++++ Source passage ++++
Michael Raguso-Minerva Ahumada Torres wedding (28 Dec 2010)
Tob 8. 5-7; Ps 103; Col 3. 12-17; Mk 10. 6-9
Homily of Fr. Paul Panaretos, S.J.
For the World and for Each Other
Minerva and Michael, today you inaugurate your noble purpose in life. St. Paul offers practical advice, and Jesus elevates the practical to align with the divine desire for you. First, my word about your noble purpose. While marriage is a human vocation, you recognize that it is also more. Sharing your vows with each other in the presence of this faith community indicates you recognize marriage participates in the life of God, which flowed into you at your baptisms.
Catholic marriage acknowledges that. Its rite begins to testify to that, as you and your guests will shortly hear: “Michael and Minerva,” I will begin, “Christ Jesus has already consecrated you in baptism and now he enriches and strengthens you by [this] sacrament” for your married life together “in mutual and lasting fidelity.”1 What is the hallmark of mutual and lasting fidelity? It is your noble purpose: to receive each other’s love.
Giving love is much easier than receiving love. One reason is that when I show love I am in control. When I receive another’s love, I am not in control. The temptation exists when I show love to get something, to influence another or to be noticed. Receiving love—from the smallest kindness to another sharing in my joy or sorrow—happens to me as I am, deserving or not.
++++ Dataset content ++++
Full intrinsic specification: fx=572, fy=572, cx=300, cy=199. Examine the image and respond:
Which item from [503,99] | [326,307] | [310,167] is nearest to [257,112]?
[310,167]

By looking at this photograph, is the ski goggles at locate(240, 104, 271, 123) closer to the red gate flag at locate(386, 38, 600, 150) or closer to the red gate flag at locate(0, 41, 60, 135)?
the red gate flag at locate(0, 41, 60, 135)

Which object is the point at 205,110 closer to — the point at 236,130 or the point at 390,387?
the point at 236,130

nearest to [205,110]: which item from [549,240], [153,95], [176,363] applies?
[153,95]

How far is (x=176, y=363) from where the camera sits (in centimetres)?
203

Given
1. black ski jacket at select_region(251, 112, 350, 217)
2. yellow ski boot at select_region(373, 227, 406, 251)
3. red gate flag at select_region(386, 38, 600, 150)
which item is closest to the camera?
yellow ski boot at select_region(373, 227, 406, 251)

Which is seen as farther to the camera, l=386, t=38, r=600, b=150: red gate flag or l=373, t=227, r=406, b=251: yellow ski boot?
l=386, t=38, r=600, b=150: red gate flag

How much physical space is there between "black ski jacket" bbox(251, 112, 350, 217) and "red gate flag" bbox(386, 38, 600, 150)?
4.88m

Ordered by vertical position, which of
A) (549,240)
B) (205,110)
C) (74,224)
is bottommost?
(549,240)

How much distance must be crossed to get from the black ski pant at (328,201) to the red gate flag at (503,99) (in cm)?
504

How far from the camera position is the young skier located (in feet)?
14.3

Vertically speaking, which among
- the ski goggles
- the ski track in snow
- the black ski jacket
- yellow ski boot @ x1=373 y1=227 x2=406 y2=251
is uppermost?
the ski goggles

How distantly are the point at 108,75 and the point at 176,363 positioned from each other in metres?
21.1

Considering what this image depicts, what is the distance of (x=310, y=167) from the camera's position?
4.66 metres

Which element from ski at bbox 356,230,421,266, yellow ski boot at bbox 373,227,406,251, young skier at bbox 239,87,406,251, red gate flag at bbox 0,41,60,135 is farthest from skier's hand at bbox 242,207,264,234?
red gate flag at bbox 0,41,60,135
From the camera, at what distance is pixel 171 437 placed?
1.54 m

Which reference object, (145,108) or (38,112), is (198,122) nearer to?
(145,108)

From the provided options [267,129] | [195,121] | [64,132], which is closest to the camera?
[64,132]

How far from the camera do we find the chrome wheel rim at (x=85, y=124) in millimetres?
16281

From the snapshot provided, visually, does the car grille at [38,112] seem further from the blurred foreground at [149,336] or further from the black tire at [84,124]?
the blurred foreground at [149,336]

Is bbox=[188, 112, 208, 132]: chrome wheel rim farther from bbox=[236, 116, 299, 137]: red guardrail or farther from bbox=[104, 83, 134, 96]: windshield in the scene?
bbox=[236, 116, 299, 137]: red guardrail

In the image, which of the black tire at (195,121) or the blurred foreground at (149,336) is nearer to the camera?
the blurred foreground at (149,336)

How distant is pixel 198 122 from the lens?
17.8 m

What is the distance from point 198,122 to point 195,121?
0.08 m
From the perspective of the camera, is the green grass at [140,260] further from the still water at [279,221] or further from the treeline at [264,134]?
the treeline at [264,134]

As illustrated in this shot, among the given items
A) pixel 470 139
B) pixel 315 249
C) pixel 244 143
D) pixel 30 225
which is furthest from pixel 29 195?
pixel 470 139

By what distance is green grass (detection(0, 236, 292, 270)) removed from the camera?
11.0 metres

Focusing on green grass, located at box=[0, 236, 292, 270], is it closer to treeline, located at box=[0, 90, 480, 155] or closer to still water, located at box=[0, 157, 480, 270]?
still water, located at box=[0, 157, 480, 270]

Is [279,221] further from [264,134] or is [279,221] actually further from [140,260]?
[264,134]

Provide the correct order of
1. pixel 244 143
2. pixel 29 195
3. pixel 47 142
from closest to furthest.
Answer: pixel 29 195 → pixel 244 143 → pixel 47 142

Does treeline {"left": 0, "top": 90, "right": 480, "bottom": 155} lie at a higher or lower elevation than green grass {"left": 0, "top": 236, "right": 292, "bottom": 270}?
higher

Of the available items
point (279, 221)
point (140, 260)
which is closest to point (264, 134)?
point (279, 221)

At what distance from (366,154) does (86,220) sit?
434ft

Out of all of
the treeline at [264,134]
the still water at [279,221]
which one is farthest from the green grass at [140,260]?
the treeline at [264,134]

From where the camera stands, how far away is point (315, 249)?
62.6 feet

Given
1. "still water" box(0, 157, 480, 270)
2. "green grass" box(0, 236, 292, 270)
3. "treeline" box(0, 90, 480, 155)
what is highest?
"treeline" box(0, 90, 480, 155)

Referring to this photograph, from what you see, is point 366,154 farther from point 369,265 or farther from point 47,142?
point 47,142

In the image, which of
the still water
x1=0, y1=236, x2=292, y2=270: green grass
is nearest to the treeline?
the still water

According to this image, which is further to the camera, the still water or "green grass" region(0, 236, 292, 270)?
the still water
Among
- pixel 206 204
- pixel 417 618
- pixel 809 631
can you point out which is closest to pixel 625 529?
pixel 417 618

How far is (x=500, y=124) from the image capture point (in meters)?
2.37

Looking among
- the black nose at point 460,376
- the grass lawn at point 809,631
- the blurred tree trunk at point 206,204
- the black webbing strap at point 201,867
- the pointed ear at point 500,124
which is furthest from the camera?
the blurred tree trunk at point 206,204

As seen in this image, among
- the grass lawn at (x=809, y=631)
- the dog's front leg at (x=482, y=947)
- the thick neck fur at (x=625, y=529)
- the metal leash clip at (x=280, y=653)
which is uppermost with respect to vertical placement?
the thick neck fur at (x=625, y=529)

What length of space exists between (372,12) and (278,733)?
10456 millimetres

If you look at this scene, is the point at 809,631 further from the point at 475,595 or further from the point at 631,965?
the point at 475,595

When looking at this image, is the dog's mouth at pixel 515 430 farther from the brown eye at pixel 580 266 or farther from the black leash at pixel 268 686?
++++
# Written request
Retype the homily text exactly, starting at "For the World" and ending at "at your baptisms.".

# Completed task
For the World and for Each Other
Minerva and Michael, today you inaugurate your noble purpose in life. St. Paul offers practical advice, and Jesus elevates the practical to align with the divine desire for you. First, my word about your noble purpose. While marriage is a human vocation, you recognize that it is also more. Sharing your vows with each other in the presence of this faith community indicates you recognize marriage participates in the life of God, which flowed into you at your baptisms.